Editorial | This is the real border crisis

U.S. Customs and Border Protection/TNS

Migrants line up for processing at the U.S. Customs and Border Protection facility in McAllen, Texas, in June 2018.

There is a crisis at the southern U.S. border.

This crisis is not the influx of undocumented migrants or children seeking refuge from gang violence as President Donald Trump often insists. Rather, it is a humanitarian crisis concerning their treatment. We’re sticking children in border facilities that are so overcrowded they cannot stand and denying them soap, diapers, toothbrushes — providing only a foil blanket to separate their weak bodies from the cement floor on which they are expected to sleep.

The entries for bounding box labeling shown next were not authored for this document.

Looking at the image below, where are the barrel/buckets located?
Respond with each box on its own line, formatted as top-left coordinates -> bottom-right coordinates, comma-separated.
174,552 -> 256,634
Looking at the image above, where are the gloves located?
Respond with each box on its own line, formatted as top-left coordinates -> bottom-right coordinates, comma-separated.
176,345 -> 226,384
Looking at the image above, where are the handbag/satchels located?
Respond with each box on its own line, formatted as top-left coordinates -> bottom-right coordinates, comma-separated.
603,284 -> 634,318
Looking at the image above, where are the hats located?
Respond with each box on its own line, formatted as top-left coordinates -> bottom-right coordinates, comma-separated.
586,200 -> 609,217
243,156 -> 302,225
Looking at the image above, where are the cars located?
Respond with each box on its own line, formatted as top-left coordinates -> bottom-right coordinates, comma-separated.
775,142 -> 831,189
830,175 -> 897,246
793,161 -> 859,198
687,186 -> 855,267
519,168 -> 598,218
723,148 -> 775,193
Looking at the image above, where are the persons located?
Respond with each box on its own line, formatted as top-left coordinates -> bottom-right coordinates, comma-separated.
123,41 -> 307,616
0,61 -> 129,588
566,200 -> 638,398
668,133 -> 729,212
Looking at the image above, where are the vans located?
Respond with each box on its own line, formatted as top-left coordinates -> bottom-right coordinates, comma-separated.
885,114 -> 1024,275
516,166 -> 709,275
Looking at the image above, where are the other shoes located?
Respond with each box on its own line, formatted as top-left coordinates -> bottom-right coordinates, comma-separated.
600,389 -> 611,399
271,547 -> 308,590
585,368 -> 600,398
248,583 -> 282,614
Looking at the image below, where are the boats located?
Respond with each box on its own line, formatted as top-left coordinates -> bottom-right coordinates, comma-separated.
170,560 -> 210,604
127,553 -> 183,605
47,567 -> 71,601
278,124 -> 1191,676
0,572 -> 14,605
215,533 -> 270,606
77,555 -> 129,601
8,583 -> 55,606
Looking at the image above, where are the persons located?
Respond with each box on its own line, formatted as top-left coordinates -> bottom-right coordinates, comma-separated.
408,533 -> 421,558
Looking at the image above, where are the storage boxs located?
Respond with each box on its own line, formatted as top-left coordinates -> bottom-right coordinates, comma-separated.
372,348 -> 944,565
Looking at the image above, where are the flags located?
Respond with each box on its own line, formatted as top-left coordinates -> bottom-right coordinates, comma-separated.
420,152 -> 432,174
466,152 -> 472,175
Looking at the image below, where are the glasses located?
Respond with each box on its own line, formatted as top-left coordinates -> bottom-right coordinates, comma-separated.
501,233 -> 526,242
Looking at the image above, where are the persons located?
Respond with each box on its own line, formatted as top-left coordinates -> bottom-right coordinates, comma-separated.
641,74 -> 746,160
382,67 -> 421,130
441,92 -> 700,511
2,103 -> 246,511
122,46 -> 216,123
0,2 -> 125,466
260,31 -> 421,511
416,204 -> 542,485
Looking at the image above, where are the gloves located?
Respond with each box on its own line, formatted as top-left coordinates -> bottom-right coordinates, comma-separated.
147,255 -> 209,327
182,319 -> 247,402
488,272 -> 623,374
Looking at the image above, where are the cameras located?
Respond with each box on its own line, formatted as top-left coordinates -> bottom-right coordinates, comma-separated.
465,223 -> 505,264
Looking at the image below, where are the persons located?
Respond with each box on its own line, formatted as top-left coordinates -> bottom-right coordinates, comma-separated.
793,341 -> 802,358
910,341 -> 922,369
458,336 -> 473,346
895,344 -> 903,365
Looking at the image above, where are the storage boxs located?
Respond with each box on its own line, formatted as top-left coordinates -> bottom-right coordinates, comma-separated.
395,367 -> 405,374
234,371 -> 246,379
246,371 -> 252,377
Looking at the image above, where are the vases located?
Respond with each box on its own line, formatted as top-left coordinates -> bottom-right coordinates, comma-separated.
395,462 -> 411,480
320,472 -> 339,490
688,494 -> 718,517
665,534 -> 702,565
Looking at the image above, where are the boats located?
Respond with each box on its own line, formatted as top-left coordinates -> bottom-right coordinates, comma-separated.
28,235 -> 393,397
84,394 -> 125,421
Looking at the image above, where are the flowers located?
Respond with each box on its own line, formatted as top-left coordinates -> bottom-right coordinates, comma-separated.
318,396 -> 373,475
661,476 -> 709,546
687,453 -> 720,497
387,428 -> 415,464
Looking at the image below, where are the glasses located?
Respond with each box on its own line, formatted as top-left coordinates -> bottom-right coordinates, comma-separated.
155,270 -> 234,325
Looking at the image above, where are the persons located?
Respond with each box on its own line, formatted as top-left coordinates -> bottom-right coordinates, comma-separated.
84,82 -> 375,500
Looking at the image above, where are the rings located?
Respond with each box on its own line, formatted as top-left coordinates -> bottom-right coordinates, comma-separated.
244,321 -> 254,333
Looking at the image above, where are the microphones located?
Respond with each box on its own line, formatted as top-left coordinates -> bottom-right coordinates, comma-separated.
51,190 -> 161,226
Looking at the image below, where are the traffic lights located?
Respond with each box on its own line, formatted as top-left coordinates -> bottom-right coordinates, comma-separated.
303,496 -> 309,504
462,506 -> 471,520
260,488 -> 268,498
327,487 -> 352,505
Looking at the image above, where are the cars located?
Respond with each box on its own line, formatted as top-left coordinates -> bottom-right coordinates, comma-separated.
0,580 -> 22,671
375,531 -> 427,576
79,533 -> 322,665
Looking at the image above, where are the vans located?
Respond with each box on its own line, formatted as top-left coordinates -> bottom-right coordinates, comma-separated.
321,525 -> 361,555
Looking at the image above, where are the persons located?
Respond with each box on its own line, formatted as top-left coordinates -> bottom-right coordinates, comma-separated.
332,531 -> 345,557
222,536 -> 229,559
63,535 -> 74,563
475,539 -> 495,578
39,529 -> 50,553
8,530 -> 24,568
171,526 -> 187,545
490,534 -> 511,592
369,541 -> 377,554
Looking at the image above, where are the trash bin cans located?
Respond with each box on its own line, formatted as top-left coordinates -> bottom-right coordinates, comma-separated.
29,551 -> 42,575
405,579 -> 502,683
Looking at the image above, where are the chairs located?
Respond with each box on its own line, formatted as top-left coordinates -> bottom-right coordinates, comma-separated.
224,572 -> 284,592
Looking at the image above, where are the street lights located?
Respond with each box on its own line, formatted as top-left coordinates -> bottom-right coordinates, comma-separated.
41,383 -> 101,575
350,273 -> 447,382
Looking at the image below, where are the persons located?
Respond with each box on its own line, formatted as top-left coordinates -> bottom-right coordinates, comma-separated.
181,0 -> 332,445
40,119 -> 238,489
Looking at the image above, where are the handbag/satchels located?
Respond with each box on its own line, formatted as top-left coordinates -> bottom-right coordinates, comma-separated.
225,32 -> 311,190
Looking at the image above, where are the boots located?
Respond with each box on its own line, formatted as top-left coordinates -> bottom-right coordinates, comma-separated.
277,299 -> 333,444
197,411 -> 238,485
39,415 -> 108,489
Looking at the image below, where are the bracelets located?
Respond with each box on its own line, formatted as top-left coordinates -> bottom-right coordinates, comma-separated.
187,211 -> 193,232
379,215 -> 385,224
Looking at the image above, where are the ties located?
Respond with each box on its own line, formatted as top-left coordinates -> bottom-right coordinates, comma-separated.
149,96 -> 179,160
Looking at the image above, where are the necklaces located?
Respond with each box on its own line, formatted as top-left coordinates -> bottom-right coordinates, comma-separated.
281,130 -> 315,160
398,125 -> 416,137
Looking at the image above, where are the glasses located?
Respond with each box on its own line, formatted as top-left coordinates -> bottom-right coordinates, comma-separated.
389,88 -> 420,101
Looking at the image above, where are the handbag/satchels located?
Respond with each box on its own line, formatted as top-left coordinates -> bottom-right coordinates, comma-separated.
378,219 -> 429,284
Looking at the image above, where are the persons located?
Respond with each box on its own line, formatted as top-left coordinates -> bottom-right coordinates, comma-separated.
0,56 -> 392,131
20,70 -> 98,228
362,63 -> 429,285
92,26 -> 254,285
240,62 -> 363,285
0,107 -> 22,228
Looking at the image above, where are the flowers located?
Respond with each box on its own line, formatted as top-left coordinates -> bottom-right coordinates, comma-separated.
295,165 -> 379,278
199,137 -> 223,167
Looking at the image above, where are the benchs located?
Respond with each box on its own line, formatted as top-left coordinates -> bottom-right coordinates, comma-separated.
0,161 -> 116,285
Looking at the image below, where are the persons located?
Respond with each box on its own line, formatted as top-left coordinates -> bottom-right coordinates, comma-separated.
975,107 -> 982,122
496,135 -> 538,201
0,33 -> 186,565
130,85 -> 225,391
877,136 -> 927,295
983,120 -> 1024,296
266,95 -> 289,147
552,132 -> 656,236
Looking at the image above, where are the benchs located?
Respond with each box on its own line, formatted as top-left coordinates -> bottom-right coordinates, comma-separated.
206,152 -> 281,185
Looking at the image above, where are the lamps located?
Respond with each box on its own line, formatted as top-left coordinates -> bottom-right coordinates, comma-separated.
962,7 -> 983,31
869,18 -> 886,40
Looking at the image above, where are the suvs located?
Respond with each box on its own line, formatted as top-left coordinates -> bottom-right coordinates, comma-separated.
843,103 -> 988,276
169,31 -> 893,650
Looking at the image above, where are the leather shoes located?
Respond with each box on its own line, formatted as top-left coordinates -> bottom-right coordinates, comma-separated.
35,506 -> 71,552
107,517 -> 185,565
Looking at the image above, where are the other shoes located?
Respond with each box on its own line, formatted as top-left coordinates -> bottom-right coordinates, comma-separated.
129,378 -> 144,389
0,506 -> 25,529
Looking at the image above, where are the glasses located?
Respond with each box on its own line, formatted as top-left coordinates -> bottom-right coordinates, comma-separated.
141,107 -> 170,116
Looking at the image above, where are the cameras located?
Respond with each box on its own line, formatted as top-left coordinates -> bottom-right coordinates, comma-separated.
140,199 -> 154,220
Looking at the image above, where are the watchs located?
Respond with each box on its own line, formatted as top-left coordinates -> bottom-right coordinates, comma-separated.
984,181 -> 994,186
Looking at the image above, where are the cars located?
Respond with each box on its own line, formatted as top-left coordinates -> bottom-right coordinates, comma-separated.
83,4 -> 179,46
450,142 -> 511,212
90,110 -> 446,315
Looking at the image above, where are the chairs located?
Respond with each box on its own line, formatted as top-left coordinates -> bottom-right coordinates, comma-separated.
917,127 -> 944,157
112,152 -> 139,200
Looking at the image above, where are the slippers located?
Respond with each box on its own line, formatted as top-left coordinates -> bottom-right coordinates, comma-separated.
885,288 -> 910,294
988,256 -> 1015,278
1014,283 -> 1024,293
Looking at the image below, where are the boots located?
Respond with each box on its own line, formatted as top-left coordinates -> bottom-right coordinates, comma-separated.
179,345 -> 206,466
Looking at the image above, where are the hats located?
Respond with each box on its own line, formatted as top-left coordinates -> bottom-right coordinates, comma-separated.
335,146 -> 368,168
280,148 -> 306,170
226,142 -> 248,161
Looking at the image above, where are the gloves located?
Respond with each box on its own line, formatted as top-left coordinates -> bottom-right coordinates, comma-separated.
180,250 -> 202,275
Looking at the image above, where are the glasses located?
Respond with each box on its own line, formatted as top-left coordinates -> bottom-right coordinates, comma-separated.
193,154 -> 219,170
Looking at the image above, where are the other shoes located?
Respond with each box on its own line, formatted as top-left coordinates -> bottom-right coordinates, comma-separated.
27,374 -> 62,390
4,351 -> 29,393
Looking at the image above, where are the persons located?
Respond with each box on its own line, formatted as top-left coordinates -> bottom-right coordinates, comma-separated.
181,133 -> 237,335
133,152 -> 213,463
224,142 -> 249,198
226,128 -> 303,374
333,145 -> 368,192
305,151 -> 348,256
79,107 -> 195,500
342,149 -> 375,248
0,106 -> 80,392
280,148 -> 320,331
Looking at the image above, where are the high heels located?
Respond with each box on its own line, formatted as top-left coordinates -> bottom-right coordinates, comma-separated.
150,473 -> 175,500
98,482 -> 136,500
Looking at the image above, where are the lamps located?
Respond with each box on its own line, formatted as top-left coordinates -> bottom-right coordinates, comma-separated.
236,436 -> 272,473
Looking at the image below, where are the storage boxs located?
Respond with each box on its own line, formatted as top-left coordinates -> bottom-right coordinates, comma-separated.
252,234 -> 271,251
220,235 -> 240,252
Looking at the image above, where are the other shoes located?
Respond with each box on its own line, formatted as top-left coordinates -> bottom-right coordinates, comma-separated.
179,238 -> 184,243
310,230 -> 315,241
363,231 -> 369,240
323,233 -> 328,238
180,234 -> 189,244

The immigration debate has proven to be politically polarizing for Democrats and Republicans, but the current condition of border facilities is not a matter of who should be allowed into the country and who should be sent back to their home nation. It’s about human rights that are being violated at this very moment — something that should be condemned by all political parties. Democrats and Republicans need to throw their ideological differences away in order to ensure that people arriving at the border are, at the very least, being treated humanely.

According to the Humanitarian Coalition, a humanitarian crisis arises when an event “affects vulnerable populations who are unable to withstand the negative consequences by themselves.” The website also notes that the people affected are often left in urgent need of shelter, food, water and health care. This is precisely what is happening at our southern border.

After an influx of reports about unlivable and inhumane border facility conditions rolled in last week, Columbia Law School’s director of Immigrants’ Rights Clinic, Elora Mukherjee, decided to enter the Clint facility in El Paso, Texas, to see the conditions for herself.

“Nearly every child I spoke with said that they were hungry because they’re being given insufficient food,” Mukhurhee said. “Everyone gets an identical tray regardless of if you’re a 1-year-old, or you’re a 17-year-old, or a breastfeeding teenage mother who has higher caloric needs. The same food is served every single day, and none of the children receive any fruit and vegetables or any milk.”

Other sources have reported influenza epidemics and lice infestations, all going untreated. It’s possible that this is related to the hygiene of the children, who have been barred from using soap, toothpaste and showers. In some facilities made for 125 people, there are up to 900 migrants being held. Some cells, designed for 35 people maximum, are holding 155 people, leaving detainees with no choice but to stand on toilets for breathing space. Many have only had room to stand for days or weeks, according to reports in The New York Times.

All of these conditions, in addition to the fact that families are still being separated at the border, violate human rights in almost every way. Nobody should be willing to stand by while human beings are treated this way, no matter where they stand on immigration.

The House of Representatives succeeded in rushing an emergency humanitarian aid package to the border and placing new restrictions on Trump’s immigration policies, though the bill passed by a slim margin. Some Democrats refused to vote in favor of the bill out of concern that the money would be used to further push Trump’s inhumane policies, rather than aid the suffering people. The senate has a different bill, and could still reject the aid packaged based by the House. 

But even with the aid package, the humanitarian crisis at the border is far from over. Democrats and Republicans need to work together to reverse the human rights violations at the border. Treating human beings like human beings is not just the duty of a politician, but the duty of every person.

Editor’s Note: An earlier version of this editorial mistakenly identified Congress as rushing the bill, when it was actually the US House of Representatives. The Pitt News Editorial Board regrets this error.